Task description:
Rewrite the rows below, replacing "separation" with "distance" and leaving everything else unchanged. Omit the pictures from your answer.

Records provided:

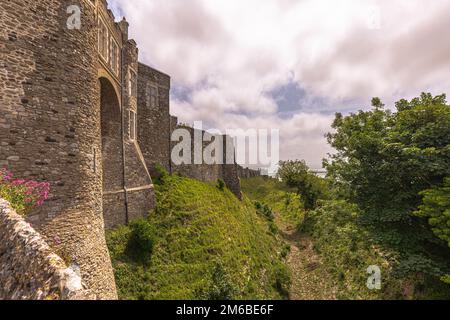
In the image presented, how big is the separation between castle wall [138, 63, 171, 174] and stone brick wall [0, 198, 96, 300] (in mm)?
16021

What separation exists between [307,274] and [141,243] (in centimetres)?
1681

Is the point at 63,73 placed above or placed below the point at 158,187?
above

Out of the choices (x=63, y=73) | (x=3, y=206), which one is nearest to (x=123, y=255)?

Solution to this problem:
In the image presented, how big is the distance between castle wall [138, 63, 171, 174] and stone brick wall [0, 198, 96, 300] (in mm)?
16021

What distance exists between [307,274] and [141,243] (in centimetres)?
1681

Is the point at 63,73 placed above or placed below the point at 158,187?
above

Out of the choices (x=63, y=73) | (x=3, y=206), which one is nearest to (x=123, y=255)?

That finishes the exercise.